Migration flows of individuals across borders can have large economic consequences both on receiving and sending regions. The Schengen area, where individuals are free to move between European countries, constitutes a unique lab for economists to study the determinants and the effects of unrestricted migration flows across borders. This dissertation focuses on Italy, an excellent setting to study these topics because of i) the availability of administrative data on international migration of Italian citizens, ii) a context of ''brain drain'', with large emigration rates of young college graduates towards other European countries since the 2000s, and iii) the introduction of tax schemes to attract back high-skilled expatriates.

The first chapter, co-authored with Massimo Anelli, Gaetano Basso and Giovanni Peri, and conditionally accepted for publication in the American Economic Journal: Applied Economics at the time of writing, investigates the effect of the recent surge in emigration from Italy on firm-creation and innovation on the areas-of-origin, and its implications for local labor demand. Entrepreneurship requires a high degree of creativity, initiative, risk-taking and adaptability, and research has shown that some of these traits also increase the propensity to migrate. Hence, locations experiencing large emigration rates may be at risk of losing their entrepreneurial capital, with negative consequences on firm-creation.

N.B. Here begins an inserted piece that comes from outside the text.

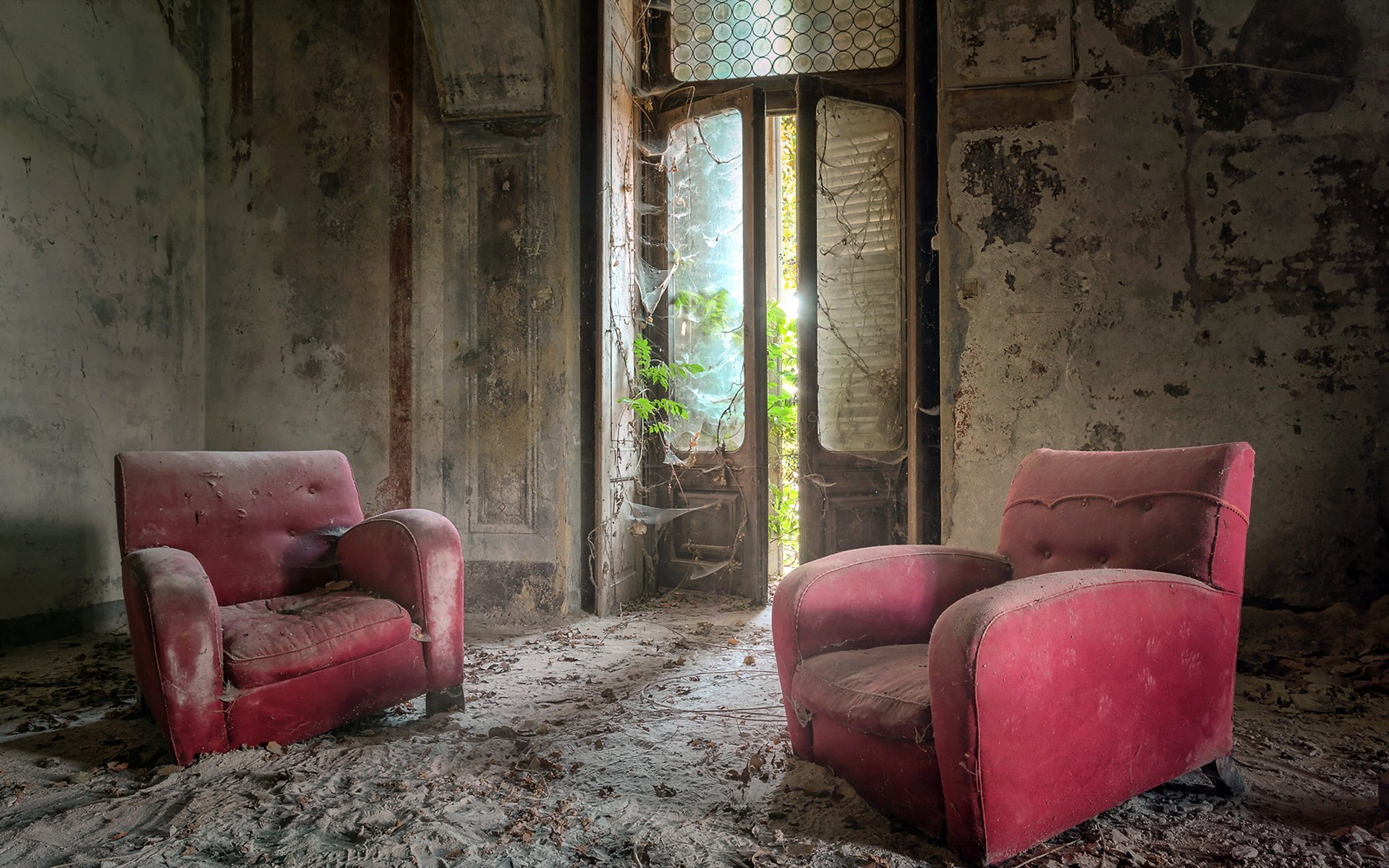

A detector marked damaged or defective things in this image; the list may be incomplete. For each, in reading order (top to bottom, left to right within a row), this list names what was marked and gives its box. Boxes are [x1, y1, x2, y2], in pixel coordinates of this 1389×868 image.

Using a rich set of administrative data on emigration and firm-creation and employment at the local level, and leveraging an exogenous source of variation which combines past emigration networks across origin locations with pull factors from destination countries, we find that emigration had a detrimental effect on firm-creation, especially by young entrepreneurs and of start-ups with high-growth potential. We also document negative effects on local employment, wage bill and employment-to-population ratios, consistent with a reduction in local labor demand stemming from the loss of potential job-creators entrepreneurs.

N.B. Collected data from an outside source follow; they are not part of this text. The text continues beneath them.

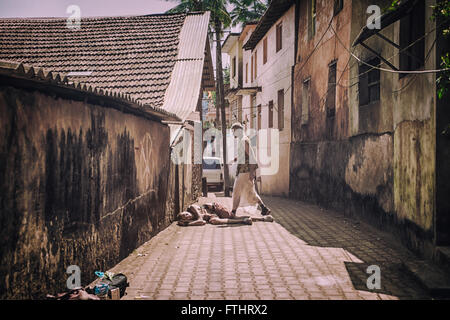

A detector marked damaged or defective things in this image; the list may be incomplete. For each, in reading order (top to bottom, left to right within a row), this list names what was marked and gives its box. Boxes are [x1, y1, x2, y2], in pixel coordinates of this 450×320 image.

peeling plaster wall [0, 86, 175, 298]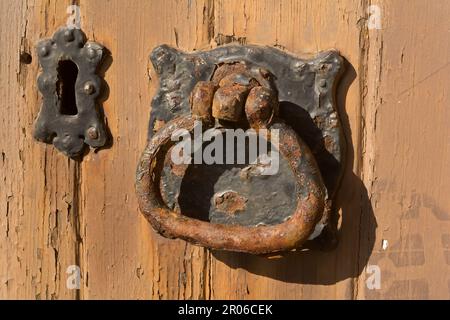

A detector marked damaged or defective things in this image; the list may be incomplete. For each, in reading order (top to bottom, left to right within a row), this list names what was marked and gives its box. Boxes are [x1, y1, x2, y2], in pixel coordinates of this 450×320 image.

corroded metal [33, 27, 107, 158]
corroded metal [136, 44, 344, 252]
rusty door knocker [135, 45, 346, 255]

Among the policy responses that countries have introduced to mitigate the effects of brain drain, one of the most widespread is a preferential tax scheme for high-skilled expatriates who return to their origin country. Are tax incentives an effective policy to attract back individuals who migrated abroad? While the public finance literature has found that top earners are highly responsive to fiscal incentives, it is unclear whether tax discounts attract young college graduates, who are often at the beginning of their careers and not necessarily high earners. In the second chapter, co-authored with Jacopo Bassetto, we tackle this question by studying the effects of the Italian 2010 tax scheme, which drastically lowered income tax rates for expatriates who move back to Italy, conditionally on holding a college degree and to be born after January 1, 1969. Exploiting these two eligibility requirements in a difference-in-differences strategy, we find that return migration of eligible individuals increased substantially after the introduction of the scheme relative to non-eligible groups, while being on similar trends before 2010. We then replicate the analysis using social security data from Germany -- the main destination country of Italian emigrants -- which allow us to study the return-migration response of different subgroups of Italian expatriates to the tax scheme. Specifically, we find a large migration response throughout the wage distribution, suggesting that tax-schemes-induced mobility is a broader phenomenon than the relocation of top earners and results in a substantial reallocation of human capital across sending and receiving regions.

Last, the third chapter asks whether tax incentives also influence migration decisions within a country. In a context of fiscal decentralization, local income and property tax differentials between locations imply that individuals' tax liability can vary substantially across jurisdictions. By exploiting a series of reforms in the 2000s that increased local tax differentials in Italy, the main finding is that internal migration -- as measured by transfers of residence for fiscal purposes -- is influenced by both income and property tax differentials, with important implications for local economies.